Linked paper: Age effects on survival of Amazon forest birds and the latitudinal gradient in bird survival by A.P. Muñoz, M. Kéry, P.V. Martins, and G. Ferraz, The Auk: Ornithological Advances 135:2, April 2018.
A Guianan Warbling Antbird, Hypocnemis cantator, banded and ready for release. Photo credit: E. Johnson
Bold, recurring patterns are fascinating, and more so if they are unexplained. For biologists living in the tropics, perhaps the most striking examples are the various latitudinal gradients in community and life history metrics. Science excites our curiosity in the search for universal rules, but large-scale latitudinal patterns hint that some things may be fundamentally different in different parts of the world. Could there be really such a thing as “tropical biology”?
One of the best-documented of these latitudinal gradients is the tendency for avian clutch size to increase with increasing latitude. Since there is no evidence that high-latitude populations grow faster than equatorial ones, it’s been widely assumed that some other life history trait must also change with latitude to compensate for the variation in clutch size. Thus, throughout the second half of the 20th century, the idea that adult tropical birds live longer than their temperate counterparts became widely accepted among ornithologists.
A Rufous-throated Antbird, Gymnopithys rufigula. Photo credit: E. Johnson
The acceptance of a latitudinal gradient in survival, however, was more based on common sense than hard data—so much so that when Karr et al. (1990, The American Naturalist 136: 277-291) challenged the idea in a paper subtitled “Will the dogma survive?” there were not many voices sounding in defense of the “dogma.” Indeed, two decades later, Corey Tarwater and colleagues suggested that, if there is no latitudinal trend in the survival of adult birds, there could be a trend in the survival of juveniles (2011, Ecology 92: 1271-1281). Their work drew on detailed analysis of age-dependent survival in one Central American passerine species and proposed that tropical juveniles survive more than temperate juveniles. If adult survival shows no relationship with latitude this implies relatively little difference between adult and juvenile survival in the tropics.
For a paper just published in The Auk, Alejandra P. Muñoz, myself, and our colleagues used bird banding data to tackle the problem of the latitudinal gradient in bird survival on two fronts. First, we quantified the effect of age on survival for forty species of Amazon forest passerines, showing that adults at our tropical site had substantially higher survival probabilities than juveniles. Second, we compared our adult survival estimates with estimates from 175 species from Peru to Alaska and found that survival does decrease with increasing latitude. This latitudinal effect persists even after accounting for effects of migration mode, phylogeny, and time of data collection, and we conclude that the latitudinal gradient in survival is a fact after all, at least as seen among New World forest passerines.

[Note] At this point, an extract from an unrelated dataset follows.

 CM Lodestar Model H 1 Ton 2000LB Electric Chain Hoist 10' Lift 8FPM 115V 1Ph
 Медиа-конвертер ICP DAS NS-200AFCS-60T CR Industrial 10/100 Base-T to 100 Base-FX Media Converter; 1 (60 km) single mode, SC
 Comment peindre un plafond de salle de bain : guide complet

Our work benefited a great deal from two recent advances. First, there is an ongoing transformation in how tropical ornithologists assess bird age. The Wolfe-Ryder-Pyle molt-cycle system, which we employed, is extremely useful for aging birds in populations that have poorly delimited breeding periods, which is typical of tropical regions. This was central for quantifying the effect of age on survival. Second, we tapped into the phenomenal database of Vital Rates of North American Birds made available by the Institute of Bird Populations (IBP), enabling us to include data from as far north as Alaska. The IBP estimates, combined with a wealth of tropical passerine survival estimates published since 1990, made it possible to take up Karr et al.’s (1990) challenge anew.

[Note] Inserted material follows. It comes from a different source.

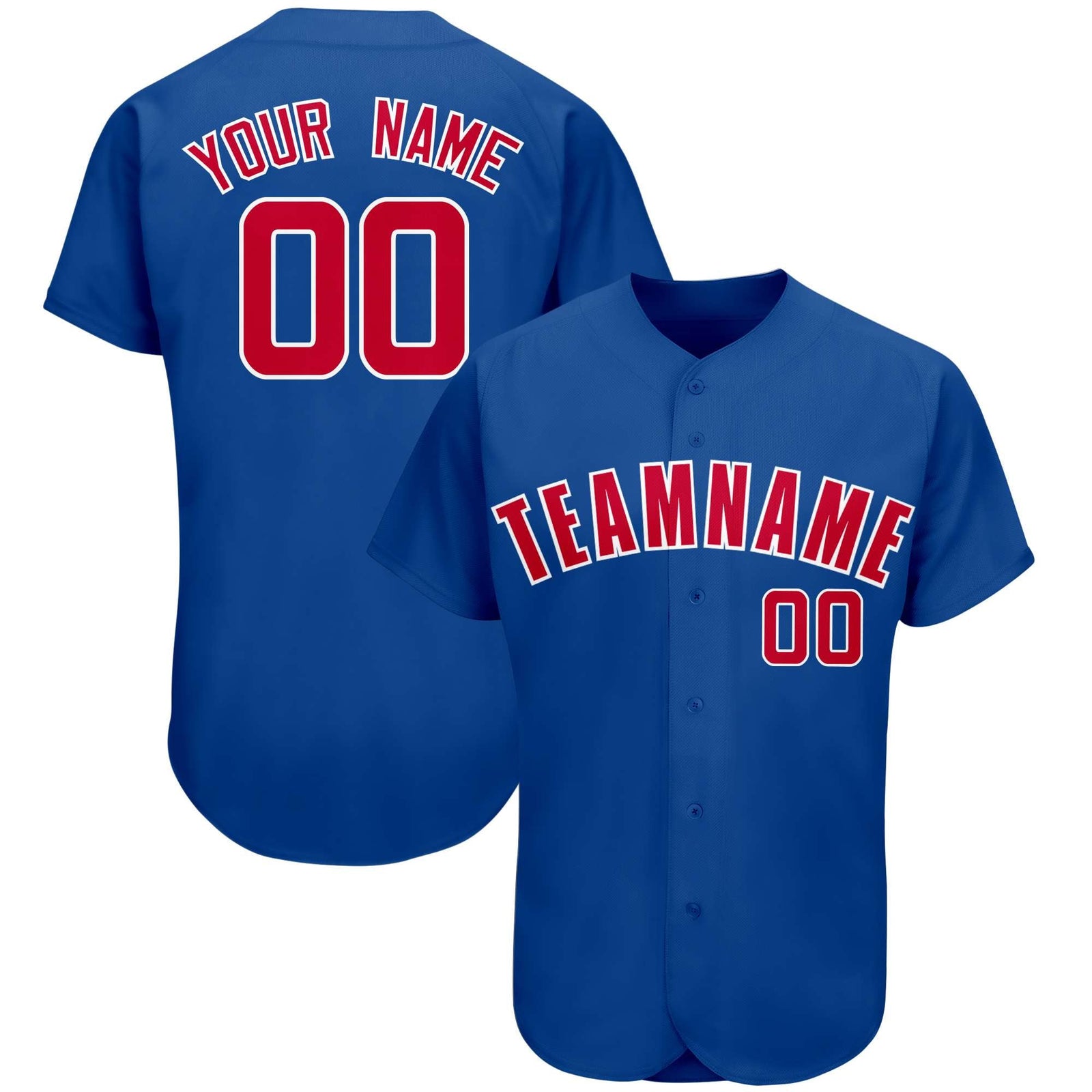 Custom Royal Team Classic Style Authentic Baseball Jersey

From the analytical perspective, we used a multi-species Cormack-Jolly-Seber (CJS) approach, a standard method for estimating apparent survival from capture-recapture data on open populations, to model our Amazon data. We treated each of the forty species in our dataset as a random draw from a wider distribution of species, and the inference about age effects was made at the level of this wider distribution, strengthening the generality of the conclusions. The CJS accounts for the possibility of capture failure, and a “mixture” component of the model, developed by co-author Marc Kéry, makes it possible to incorporate birds of unknown age in the analysis. Our work thus addresses a variety of sources of uncertainty before reaching its final conclusions.
The observation of a latitudinal trend in survival probability helps explain the maintenance of a latitudinal trend in clutch size, but it need not be the only explanation. It’s also possible, for example, that the number of clutches laid each year also varies with latitude in association with the length of the breeding season. With or without latitudinal change in number of clutches, one cannot tell whether the variation in survival we documented is a sufficient explanation for the current variation in clutch size. What’s more, even if one explains the maintenance of current variation, there is still the question of how that variation evolved. There is certainly still much to explore in the latitudinal variation of bird life history traits.